[[ DOCUMENT PASSAGE, beginning ]]

# Curvature form

(Redirected from Differential Bianchi identity)

In differential geometry, the curvature form describes the curvature of a connection on a principal bundle. It can be considered as an alternative to or a generalization of the curvature tensor in Riemannian geometry.

## Definition

Let G be a Lie group with Lie algebra ${\displaystyle {\mathfrak {g}}}$, and PB be a principal G-bundle. Let ω be an Ehresmann connection on P (which is a ${\displaystyle {\mathfrak {g}}}$-valued one-form on P).

Then the curvature form is the ${\displaystyle {\mathfrak {g}}}$-valued 2-form on P defined by

${\displaystyle \Omega =d\omega +{1 \over 2}[\omega \wedge \omega ]=D\omega .}$

Here ${\displaystyle d}$ stands for exterior derivative, ${\displaystyle [\cdot \wedge \cdot ]}$ is defined in the article "Lie algebra-valued form" and D denotes the exterior covariant derivative. In other terms,[1]

${\displaystyle \,\Omega (X,Y)=d\omega (X,Y)+{1 \over 2}[\omega (X),\omega (Y)]}$

where X, Y are tangent vectors to P.

There is also another expression for Ω: if X, Y are horizontal vector fields on P, then[2]

${\displaystyle 2\Omega (X,Y)=-\omega ([X,Y])=-[X,Y]+h[X,Y]}$

where hZ means the horizontal component of Z and on the right we identified a vertical vector field and a Lie algebra element generating it (fundamental vector field).

A connection is said to be flat if its curvature vanishes: Ω = 0. Equivalently, a connection is flat if the structure group can be reduced to the same underlying group but with the discrete topology. See also: flat vector bundle.

[[ DOCUMENT PASSAGE, end ]]
[[ ENTRIES SUPPLIED, beginning ]]

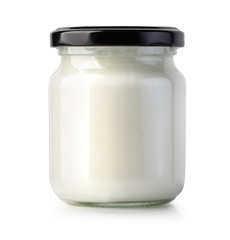 Jar  yogurt  on white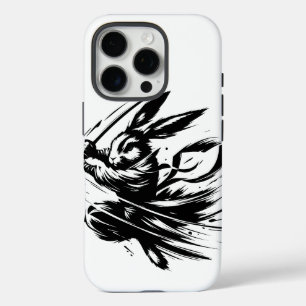 Samurai Bunny Black Ink Warrior Rabbit iPhone 16 Pro Hülle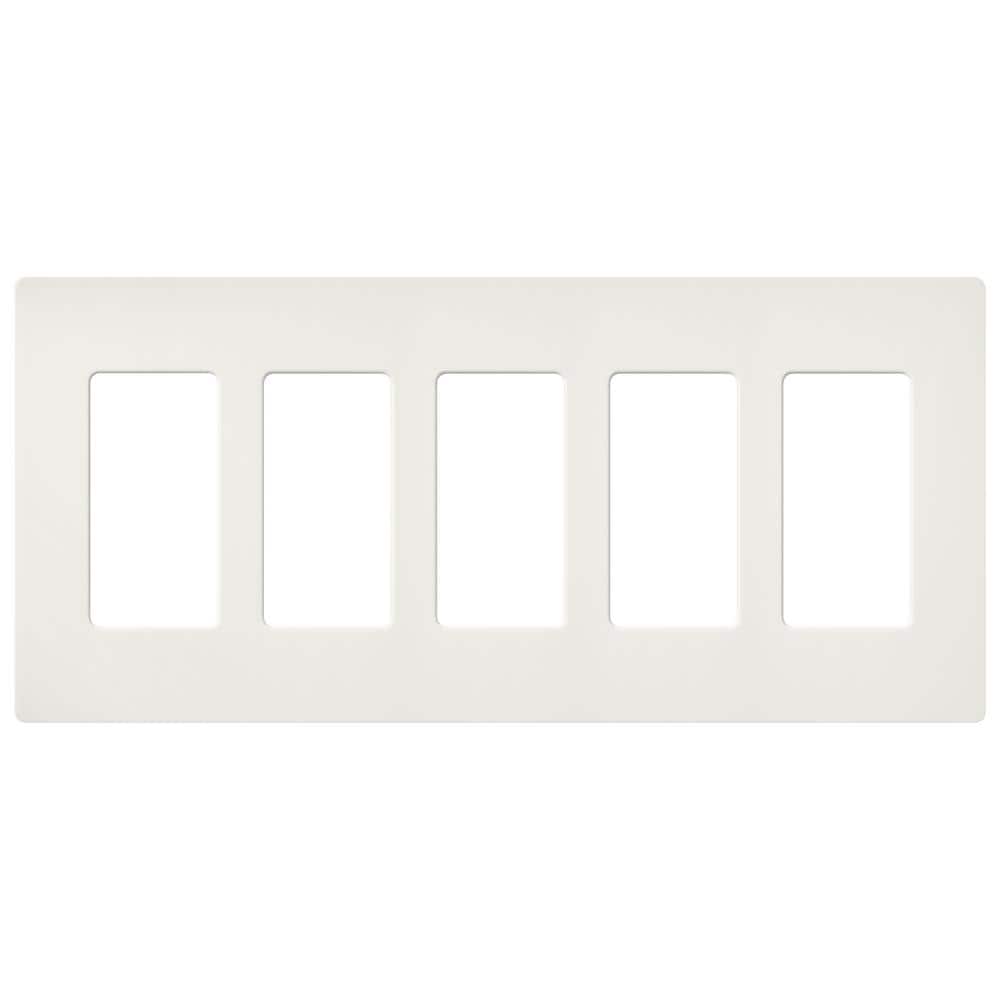 Lutron Claro 5 Gang Wall Plate for Decorator/Rocker Switches, Satin, Architectural White (SC-5-RW) (1-Pack)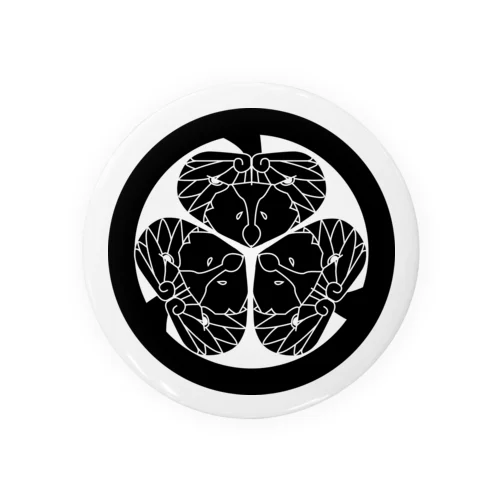 動物家紋。H.T.（三つ葉葵ハシビロコウ）黒 Tin Badge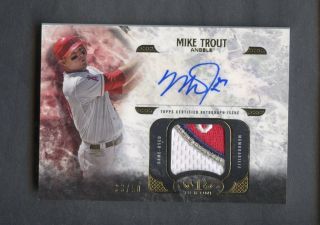 2016 Topps Tier One Mike Trout Angels 4 - Color Game Logo Patch Auto /50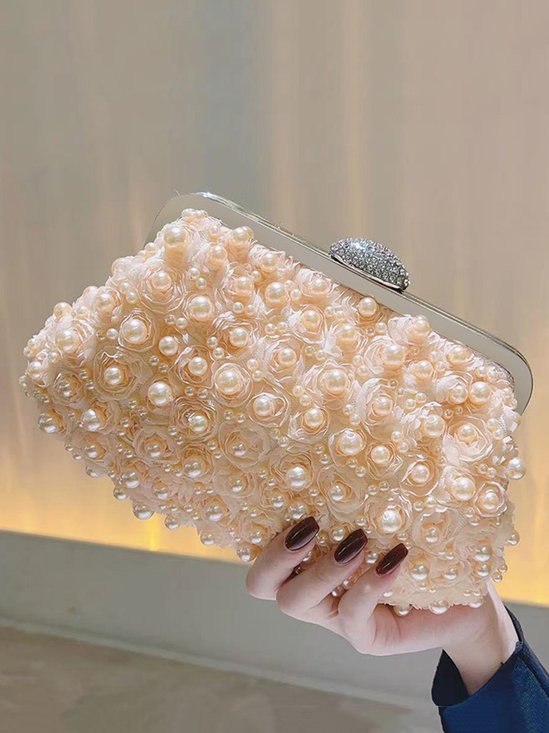 Elegant Imitation Pearl Floral Clutch Bag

[[ ENTRIES SUPPLIED, end ]]

• **ACTIVITY LIST**:
**a.** Copy the stretch of the curvature form article from "where hZ means" through "flat vector bundle.", substituting "gauge group" for "structure group".
**b.** In the curvature form article, what does hZ mean?
**c.** Write the next part of the curvature form article, picking up after its last sentence.
The listing is separate material from the curvature form article.

• **ANSWERS**:
**a.**
where hZ means the horizontal component of Z and on the right we identified a vertical vector field and a Lie algebra element generating it (fundamental vector field).

A connection is said to be flat if its curvature vanishes: Ω = 0. Equivalently, a connection is flat if the gauge group can be reduced to the same underlying group but with the discrete topology. See also: flat vector bundle.

**b.** The horizontal component of Z.

**c.**
### Curvature form in a vector bundle

If EB is a vector bundle, then one can also think of ω as a matrix of 1-forms and the above formula becomes the structure equation of Élie Cartan:

${\displaystyle \,\Omega =d\omega +\omega \wedge \omega ,}$

where ${\displaystyle \wedge }$ is the wedge product. More precisely, if ${\displaystyle \omega _{\ j}^{i}}$ and ${\displaystyle \Omega _{\ j}^{i}}$ denote components of ω and Ω correspondingly, (so each ${\displaystyle \omega _{\ j}^{i}}$ is a usual 1-form and each ${\displaystyle \Omega _{\ j}^{i}}$ is a usual 2-form) then

${\displaystyle \Omega _{\ j}^{i}=d\omega _{\ j}^{i}+\sum _{k}\omega _{\ k}^{i}\wedge \omega _{\ j}^{k}.}$

For example, for the tangent bundle of a Riemannian manifold, the structure group is O(n) and Ω is a 2-form with values in the Lie algebra of O(n), i.e. the antisymmetric matrices. In this case the form Ω is an alternative description of the curvature tensor, i.e.

${\displaystyle \,R(X,Y)=\Omega (X,Y),}$

using the standard notation for the Riemannian curvature tensor.

## Bianchi identities

If ${\displaystyle \theta }$ is the canonical vector-valued 1-form on the frame bundle, that is, the solder form, the torsion ${\displaystyle \Theta }$ of the connection form ${\displaystyle \omega }$ is the vector-valued 2-form defined by the structure equation

${\displaystyle \Theta =d\theta +\omega \wedge \theta =D\theta ,}$

where as above D denotes the exterior covariant derivative.

The first Bianchi identity takes the form

${\displaystyle D\Theta =\Omega \wedge \theta .}$

The second Bianchi identity takes the form

${\displaystyle \,D\Omega =0}$

and is valid more generally for any connection in a principal bundle.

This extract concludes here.